In the picture, Preston was giving me a thumbs-up, telling everyone I was the pride of the firm.

The irony was suffocating.

I sat down and opened a drawer to pack my personal things.

Nine years.

I fought for this firm for nine whole years.

Countless nights spent buried in case law in the library.

Seventy-two hours straight without sleep to prep a key motion.

Pulling all-nighters to perfect the wording of a single deposition.

I remembered the victories.

After the Golden Gate Capital win, the entire firm got a paid vacation and a fat bonus.

When the Bay Tech verdict came in, Preston called me a genius in front of everyone.

When the Diamond Investment case settled, the client CC’d the whole firm on an email praising my work.

Back then, they all orbited me, treated me like a rock star.

Now they called me a “lone wolf.”

I picked up another photo from my desk.

It was from my father's last time attending one of my trials. He was sitting in the gallery, his eyes filled with pride.

“What would Dad think of all this?” I murmured to myself.

Last month, my mother had a sudden, critical health crisis at her home in Napa Valley.

The main arguments of the case were over. We were in the tedious, but less technical, closing stages.

I couldn’t be in two places at once, so I delegated.

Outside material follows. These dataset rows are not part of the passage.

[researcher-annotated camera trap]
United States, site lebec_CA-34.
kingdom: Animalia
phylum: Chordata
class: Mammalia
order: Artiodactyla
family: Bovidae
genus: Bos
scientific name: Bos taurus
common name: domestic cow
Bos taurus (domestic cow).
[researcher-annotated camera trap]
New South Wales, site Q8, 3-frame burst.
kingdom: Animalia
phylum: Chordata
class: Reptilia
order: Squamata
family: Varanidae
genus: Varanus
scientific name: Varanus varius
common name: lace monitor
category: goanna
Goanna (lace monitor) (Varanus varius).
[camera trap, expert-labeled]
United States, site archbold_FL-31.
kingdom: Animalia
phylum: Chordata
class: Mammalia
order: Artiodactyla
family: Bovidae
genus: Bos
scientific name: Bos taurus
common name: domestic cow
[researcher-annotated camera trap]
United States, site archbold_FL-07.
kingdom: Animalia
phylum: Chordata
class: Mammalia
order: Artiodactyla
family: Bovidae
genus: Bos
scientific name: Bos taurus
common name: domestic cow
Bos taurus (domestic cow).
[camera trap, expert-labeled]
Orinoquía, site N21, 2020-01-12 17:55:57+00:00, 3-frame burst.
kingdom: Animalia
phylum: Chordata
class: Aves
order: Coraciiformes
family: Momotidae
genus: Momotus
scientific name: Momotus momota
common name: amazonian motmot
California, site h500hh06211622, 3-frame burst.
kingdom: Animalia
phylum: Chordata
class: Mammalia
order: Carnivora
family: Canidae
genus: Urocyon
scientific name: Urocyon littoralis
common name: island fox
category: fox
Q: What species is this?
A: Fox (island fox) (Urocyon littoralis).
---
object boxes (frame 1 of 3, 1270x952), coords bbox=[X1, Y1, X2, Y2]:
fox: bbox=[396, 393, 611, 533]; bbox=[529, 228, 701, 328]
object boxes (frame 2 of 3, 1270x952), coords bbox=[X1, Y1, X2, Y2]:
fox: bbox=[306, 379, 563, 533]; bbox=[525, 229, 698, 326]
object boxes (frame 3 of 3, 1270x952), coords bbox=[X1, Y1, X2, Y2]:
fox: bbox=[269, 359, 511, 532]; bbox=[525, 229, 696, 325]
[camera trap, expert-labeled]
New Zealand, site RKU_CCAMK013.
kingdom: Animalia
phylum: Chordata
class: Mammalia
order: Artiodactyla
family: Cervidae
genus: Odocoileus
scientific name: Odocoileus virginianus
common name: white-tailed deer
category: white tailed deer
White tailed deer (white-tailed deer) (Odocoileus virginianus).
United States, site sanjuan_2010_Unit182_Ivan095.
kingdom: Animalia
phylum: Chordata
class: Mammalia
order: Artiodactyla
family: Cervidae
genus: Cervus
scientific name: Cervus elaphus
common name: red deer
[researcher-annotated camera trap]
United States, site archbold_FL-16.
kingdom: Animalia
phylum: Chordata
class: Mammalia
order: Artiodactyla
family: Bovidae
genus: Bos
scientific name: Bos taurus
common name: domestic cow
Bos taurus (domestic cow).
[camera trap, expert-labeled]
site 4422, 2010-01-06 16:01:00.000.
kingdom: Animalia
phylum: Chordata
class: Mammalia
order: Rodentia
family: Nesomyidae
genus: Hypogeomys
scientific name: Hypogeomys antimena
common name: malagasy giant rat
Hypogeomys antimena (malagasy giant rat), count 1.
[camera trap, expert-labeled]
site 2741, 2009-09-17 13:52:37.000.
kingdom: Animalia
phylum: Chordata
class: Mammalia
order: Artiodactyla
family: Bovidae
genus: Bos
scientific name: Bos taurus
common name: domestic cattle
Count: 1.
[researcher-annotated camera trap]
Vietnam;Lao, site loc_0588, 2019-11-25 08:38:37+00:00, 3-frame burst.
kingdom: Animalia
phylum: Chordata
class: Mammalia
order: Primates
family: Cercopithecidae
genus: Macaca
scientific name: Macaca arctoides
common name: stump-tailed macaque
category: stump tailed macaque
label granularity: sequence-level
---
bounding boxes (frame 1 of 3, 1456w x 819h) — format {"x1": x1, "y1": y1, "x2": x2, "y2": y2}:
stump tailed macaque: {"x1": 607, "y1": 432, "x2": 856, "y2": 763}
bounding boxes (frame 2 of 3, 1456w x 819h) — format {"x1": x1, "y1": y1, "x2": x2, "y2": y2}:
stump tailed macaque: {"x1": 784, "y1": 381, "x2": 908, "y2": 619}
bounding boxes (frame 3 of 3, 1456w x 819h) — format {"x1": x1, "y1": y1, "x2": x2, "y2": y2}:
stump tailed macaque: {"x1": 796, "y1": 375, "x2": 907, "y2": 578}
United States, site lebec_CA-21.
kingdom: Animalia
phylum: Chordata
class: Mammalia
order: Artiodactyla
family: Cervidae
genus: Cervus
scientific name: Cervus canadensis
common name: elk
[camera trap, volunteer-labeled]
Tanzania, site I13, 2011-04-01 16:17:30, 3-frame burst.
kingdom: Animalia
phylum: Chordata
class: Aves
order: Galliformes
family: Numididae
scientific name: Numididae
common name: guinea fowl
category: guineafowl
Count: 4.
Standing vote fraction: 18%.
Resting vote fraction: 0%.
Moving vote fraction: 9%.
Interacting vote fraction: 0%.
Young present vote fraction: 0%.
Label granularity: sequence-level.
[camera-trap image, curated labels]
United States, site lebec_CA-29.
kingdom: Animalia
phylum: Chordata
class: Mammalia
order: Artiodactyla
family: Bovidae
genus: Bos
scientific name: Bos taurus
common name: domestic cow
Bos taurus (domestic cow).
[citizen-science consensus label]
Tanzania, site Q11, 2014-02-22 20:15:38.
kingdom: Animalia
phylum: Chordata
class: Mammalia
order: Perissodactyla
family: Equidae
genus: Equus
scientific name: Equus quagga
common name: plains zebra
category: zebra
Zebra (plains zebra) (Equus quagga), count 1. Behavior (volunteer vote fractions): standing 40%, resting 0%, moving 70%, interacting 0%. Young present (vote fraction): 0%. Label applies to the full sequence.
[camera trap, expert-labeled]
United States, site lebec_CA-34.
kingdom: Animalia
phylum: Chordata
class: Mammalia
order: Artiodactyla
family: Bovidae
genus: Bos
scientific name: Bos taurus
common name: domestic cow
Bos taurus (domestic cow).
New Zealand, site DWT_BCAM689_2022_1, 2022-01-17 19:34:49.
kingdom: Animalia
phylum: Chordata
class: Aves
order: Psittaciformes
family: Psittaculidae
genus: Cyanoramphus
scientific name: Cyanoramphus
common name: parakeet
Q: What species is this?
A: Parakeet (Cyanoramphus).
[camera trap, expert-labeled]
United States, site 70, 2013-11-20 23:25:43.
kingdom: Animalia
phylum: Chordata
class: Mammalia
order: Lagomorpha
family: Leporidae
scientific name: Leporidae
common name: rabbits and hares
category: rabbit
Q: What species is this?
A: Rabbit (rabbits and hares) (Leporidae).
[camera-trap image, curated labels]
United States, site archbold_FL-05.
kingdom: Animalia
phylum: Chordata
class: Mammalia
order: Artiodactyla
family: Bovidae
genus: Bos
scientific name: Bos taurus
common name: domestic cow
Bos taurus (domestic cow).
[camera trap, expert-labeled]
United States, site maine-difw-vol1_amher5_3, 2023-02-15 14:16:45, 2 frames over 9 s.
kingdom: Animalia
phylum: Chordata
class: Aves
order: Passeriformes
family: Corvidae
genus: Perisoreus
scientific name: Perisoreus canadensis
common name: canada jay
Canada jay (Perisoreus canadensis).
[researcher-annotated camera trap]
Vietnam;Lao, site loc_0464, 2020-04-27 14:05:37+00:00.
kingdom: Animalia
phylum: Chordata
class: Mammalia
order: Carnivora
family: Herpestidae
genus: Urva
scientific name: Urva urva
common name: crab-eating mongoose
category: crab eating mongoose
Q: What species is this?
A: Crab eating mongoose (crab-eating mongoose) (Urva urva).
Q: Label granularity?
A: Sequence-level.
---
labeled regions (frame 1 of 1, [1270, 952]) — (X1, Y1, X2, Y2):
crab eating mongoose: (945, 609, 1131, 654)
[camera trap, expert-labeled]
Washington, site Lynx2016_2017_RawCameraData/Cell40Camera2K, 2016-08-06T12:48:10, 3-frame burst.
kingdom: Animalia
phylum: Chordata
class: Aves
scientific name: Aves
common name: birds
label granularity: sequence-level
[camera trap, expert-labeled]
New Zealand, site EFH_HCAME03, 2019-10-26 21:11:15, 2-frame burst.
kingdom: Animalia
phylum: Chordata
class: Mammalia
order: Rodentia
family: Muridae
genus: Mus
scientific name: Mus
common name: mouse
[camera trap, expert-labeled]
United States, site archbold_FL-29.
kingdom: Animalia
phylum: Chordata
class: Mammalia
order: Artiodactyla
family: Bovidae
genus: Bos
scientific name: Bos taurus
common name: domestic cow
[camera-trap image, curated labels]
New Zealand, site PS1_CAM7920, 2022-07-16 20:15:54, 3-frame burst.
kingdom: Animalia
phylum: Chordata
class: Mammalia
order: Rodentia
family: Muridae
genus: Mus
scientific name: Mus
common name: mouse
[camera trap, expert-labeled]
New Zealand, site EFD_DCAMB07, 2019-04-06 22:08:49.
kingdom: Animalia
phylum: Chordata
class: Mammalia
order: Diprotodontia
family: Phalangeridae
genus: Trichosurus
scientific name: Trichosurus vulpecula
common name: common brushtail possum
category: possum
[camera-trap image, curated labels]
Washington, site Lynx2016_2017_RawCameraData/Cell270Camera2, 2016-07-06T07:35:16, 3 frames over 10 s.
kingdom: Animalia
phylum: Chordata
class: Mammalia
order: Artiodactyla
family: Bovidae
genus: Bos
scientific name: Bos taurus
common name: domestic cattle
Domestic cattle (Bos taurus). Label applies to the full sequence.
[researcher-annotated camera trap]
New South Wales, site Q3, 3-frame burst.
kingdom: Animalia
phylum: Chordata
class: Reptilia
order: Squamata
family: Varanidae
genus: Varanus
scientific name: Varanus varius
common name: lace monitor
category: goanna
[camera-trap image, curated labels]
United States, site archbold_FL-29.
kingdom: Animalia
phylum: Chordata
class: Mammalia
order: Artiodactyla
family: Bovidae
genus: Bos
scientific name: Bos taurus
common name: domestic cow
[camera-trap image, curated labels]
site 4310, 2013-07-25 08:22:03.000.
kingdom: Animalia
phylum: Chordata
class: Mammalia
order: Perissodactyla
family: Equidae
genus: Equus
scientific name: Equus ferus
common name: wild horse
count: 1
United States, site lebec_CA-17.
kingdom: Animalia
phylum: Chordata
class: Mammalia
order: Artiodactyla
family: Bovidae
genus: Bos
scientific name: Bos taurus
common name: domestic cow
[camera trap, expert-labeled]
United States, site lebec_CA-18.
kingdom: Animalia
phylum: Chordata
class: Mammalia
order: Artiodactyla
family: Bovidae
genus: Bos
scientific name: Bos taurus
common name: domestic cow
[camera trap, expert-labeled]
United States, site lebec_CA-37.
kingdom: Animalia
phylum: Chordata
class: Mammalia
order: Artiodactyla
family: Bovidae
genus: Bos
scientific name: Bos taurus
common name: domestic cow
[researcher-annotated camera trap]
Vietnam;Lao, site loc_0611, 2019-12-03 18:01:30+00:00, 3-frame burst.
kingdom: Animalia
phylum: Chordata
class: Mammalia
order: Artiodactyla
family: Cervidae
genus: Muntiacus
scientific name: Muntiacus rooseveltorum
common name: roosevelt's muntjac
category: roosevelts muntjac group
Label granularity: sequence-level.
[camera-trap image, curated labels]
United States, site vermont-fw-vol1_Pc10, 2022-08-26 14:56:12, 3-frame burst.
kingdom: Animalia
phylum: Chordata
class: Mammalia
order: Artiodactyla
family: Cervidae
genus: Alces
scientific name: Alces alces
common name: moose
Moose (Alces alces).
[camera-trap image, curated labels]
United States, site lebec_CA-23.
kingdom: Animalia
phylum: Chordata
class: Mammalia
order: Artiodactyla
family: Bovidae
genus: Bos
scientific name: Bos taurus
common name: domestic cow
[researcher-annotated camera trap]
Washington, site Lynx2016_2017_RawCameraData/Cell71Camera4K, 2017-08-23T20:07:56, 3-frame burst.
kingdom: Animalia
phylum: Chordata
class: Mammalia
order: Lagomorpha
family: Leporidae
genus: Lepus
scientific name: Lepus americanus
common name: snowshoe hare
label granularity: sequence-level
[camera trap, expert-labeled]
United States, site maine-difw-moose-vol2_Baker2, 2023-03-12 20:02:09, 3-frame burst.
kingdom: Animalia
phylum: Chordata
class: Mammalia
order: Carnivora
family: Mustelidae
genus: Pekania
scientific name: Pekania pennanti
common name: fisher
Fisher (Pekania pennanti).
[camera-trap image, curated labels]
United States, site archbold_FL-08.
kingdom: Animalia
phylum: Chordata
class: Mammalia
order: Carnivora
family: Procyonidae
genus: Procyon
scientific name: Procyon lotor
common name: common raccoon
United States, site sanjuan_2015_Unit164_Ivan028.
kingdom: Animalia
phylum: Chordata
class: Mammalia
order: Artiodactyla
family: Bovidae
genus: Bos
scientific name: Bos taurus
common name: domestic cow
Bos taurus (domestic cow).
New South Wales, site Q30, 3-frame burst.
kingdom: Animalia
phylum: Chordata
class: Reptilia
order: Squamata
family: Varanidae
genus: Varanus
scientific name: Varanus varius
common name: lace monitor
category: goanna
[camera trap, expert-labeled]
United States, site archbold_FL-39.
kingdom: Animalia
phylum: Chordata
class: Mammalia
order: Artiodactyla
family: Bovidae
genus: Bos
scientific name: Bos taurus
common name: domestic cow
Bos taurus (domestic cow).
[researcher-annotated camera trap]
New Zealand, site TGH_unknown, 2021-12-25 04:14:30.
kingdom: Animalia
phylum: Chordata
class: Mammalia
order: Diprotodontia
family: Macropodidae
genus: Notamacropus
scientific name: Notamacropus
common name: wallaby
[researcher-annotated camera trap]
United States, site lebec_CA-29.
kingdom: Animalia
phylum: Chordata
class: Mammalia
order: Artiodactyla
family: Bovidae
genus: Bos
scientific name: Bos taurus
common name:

It was Chloe, that eager, humble young lawyer, who came to me. She offered to take on more work so I could go be with my family.

I was so grateful. I handed off most of the repetitive tasks to her.

I even praised her in a partners’ meeting, saying she was a proactive, dependable team player.

I never imagined she’d just slap a new cover page on my legal memos. Or pass off my all-nighters in the law library as her own “brilliant research.” Or present my entire trial strategy as her own damn idea.

And I never, ever imagined they would twist the truth so cruelly.

That the client dinners I missed to sit by my dying mother’s bedside would be weaponized against me. The final nail in the coffin, labeling me as “not a team player.”